A HEARTFELT appeal by a Stratford-upon-Avon man who was minutes from death after an unprovoked violent attack in the Caribbean hopes his plea for help will eventually allow him to rebuild his shattered life.
Harry Hayward, aged 46, was left fighting for his life after the vicious attack occurred in Antigua as he walked home.
“In November 2015 I was assaulted in an unprovoked violent attack. I was working as a professional diver at the time and co-opening a brand-new dive facility and only into my third week on the island.
“I suffered a massive head injury causing a large left sided extradural hematoma (TBI) and was very aware of the fact that I was being told I was going to be dead in 20 minutes if they did not find the neurosurgeon on the island. My right arm had already stopped working but I was not aware of any significant pain at this time or the fact that my brain was being crushed by my own blood.

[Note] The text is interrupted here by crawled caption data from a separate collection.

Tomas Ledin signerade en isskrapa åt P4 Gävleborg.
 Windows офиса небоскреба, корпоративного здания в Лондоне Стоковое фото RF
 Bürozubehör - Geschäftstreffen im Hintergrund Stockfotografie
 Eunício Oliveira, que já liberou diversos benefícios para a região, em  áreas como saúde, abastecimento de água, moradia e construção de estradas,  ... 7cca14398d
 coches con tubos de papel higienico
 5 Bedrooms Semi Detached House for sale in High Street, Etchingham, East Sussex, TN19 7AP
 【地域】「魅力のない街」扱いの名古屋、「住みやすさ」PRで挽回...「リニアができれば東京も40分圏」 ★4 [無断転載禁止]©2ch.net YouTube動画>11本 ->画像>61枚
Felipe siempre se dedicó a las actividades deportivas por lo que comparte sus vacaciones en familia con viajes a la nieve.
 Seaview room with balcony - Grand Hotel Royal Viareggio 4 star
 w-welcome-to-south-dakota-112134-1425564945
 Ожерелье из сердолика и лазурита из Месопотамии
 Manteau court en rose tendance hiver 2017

“My life was saved thanks to a wonderful surgeon and very good timing and luck that he was in residence; although I had been left with a large hole in my skull and a permanent fracture all around the skull leading to a very difficult and lonely recovery. After three years I have just had a cranioplasty to fit a titanium plate and I am now a month out from surgery with no complications but a slightly bigger scar which I wear with pride and a very sore head,” Harry said.
For the last few years, Harry has been working part time cleaning B&Bs and generally getting his health and life back together but it’s not been easy for him.
“This has been very difficult with many emotional and psychological setbacks. I still have had no access to any kind of psychological treatment whatsoever but manage all of that through exercise, namely running every day. I live with complex PTSD and struggle with loneliness and frustration but I am determined to get back to the professions I love,” said Harry.
He’s set himself some important goals which he knows will help take him a step closer to the life he used to know.
Harry said: “I want to retrain by completing a fast track RYA Yachtmaster Offshore certificate and get my diving qualifications back up to date and in status if given clearance to dive again, so as to be able to create a steady income again with which I can support myself and work towards a better life. I have estimated that the total cost to do this and move forward is £20,000.
“In all honesty I feel rather uncomfortable with this approach to raising funds but the reality is with what I earn I am never going to do that and will continue waiting for psychological treatments that will never ever happen due to such massive waiting lists in the UK. I struggle with the bills and often have to choose between heating or food but I want more than anything to contribute to society again, to be useful, to raise a family and find happiness.”
Harry added: “Traumatic brain injuries can vary greatly; one person can have very obvious deficits; another’s can be very subtle. That is why they call it the invisible injury. Many people will look at someone post traumatic brain injury and think that they are completely normal as they look and act normally, having no clue whatsoever as to the level of anguish, fear, pure terror and a feeling of separation that they go through, let alone the very subtle differences there are to self-identity.
“Confidence and feeling worthy again are other great obstacles that need to be overcome and this is in my case done by getting up every day and trying to make it better than the last.”